Exercise details:
Please return every line below that contains the string "html".
Start of Source data
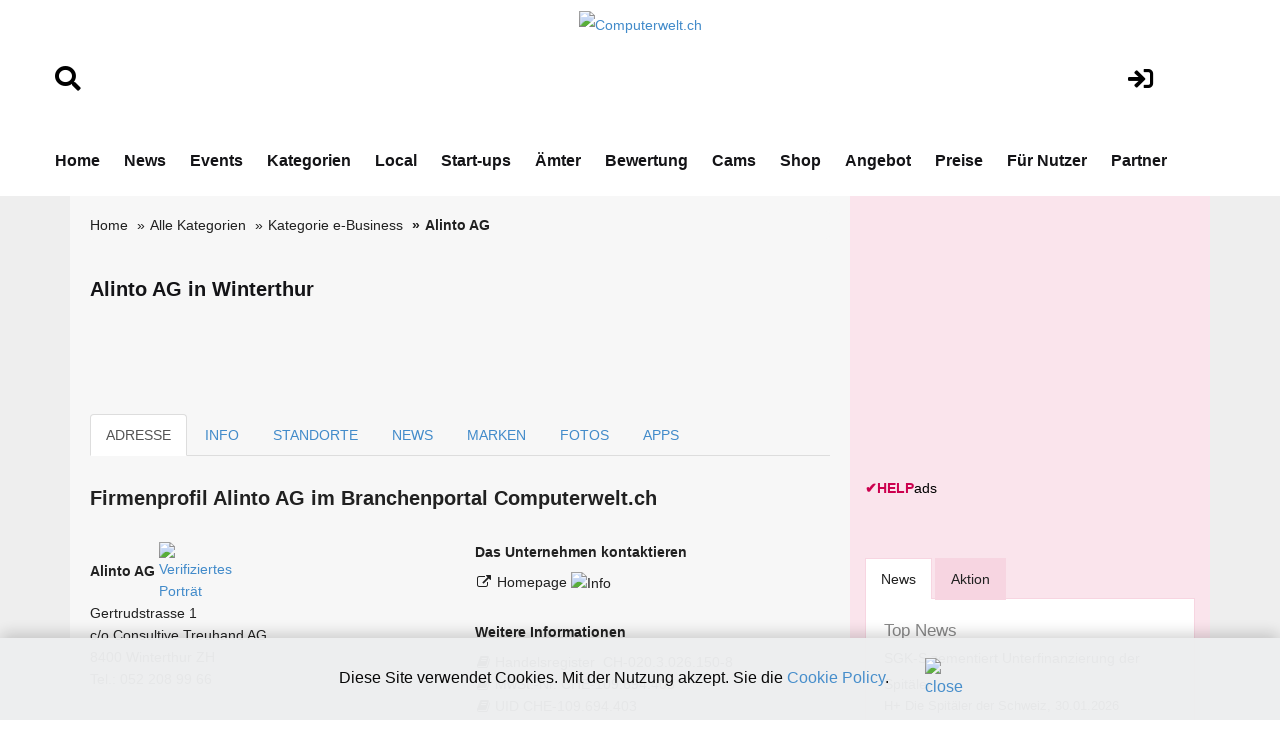

--- FILE ---
content_type: text/html; charset=utf-8
request_url: https://www.google.com/recaptcha/api2/aframe
body_size: 267
content:
<!DOCTYPE HTML><html><head><meta http-equiv="content-type" content="text/html; charset=UTF-8"></head><body><script nonce="DvQQNxcfch_-fjclHyBz5Q">/** Anti-fraud and anti-abuse applications only. See google.com/recaptcha */ try{var clients={'sodar':'https://pagead2.googlesyndication.com/pagead/sodar?'};window.addEventListener("message",function(a){try{if(a.source===window.parent){var b=JSON.parse(a.data);var c=clients[b['id']];if(c){var d=document.createElement('img');d.src=c+b['params']+'&rc='+(localStorage.getItem("rc::a")?sessionStorage.getItem("rc::b"):"");window.document.body.appendChild(d);sessionStorage.setItem("rc::e",parseInt(sessionStorage.getItem("rc::e")||0)+1);localStorage.setItem("rc::h",'1769807615610');}}}catch(b){}});window.parent.postMessage("_grecaptcha_ready", "*");}catch(b){}</script></body></html>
End of Source data
Answer box:
content_type: text/html; charset=utf-8
<!DOCTYPE HTML><html><head><meta http-equiv="content-type" content="text/html; charset=UTF-8"></head><body><script nonce="DvQQNxcfch_-fjclHyBz5Q">/** Anti-fraud and anti-abuse applications only. See google.com/recaptcha */ try{var clients={'sodar':'https://pagead2.googlesyndication.com/pagead/sodar?'};window.addEventListener("message",function(a){try{if(a.source===window.parent){var b=JSON.parse(a.data);var c=clients[b['id']];if(c){var d=document.createElement('img');d.src=c+b['params']+'&rc='+(localStorage.getItem("rc::a")?sessionStorage.getItem("rc::b"):"");window.document.body.appendChild(d);sessionStorage.setItem("rc::e",parseInt(sessionStorage.getItem("rc::e")||0)+1);localStorage.setItem("rc::h",'1769807615610');}}}catch(b){}});window.parent.postMessage("_grecaptcha_ready", "*");}catch(b){}</script></body></html>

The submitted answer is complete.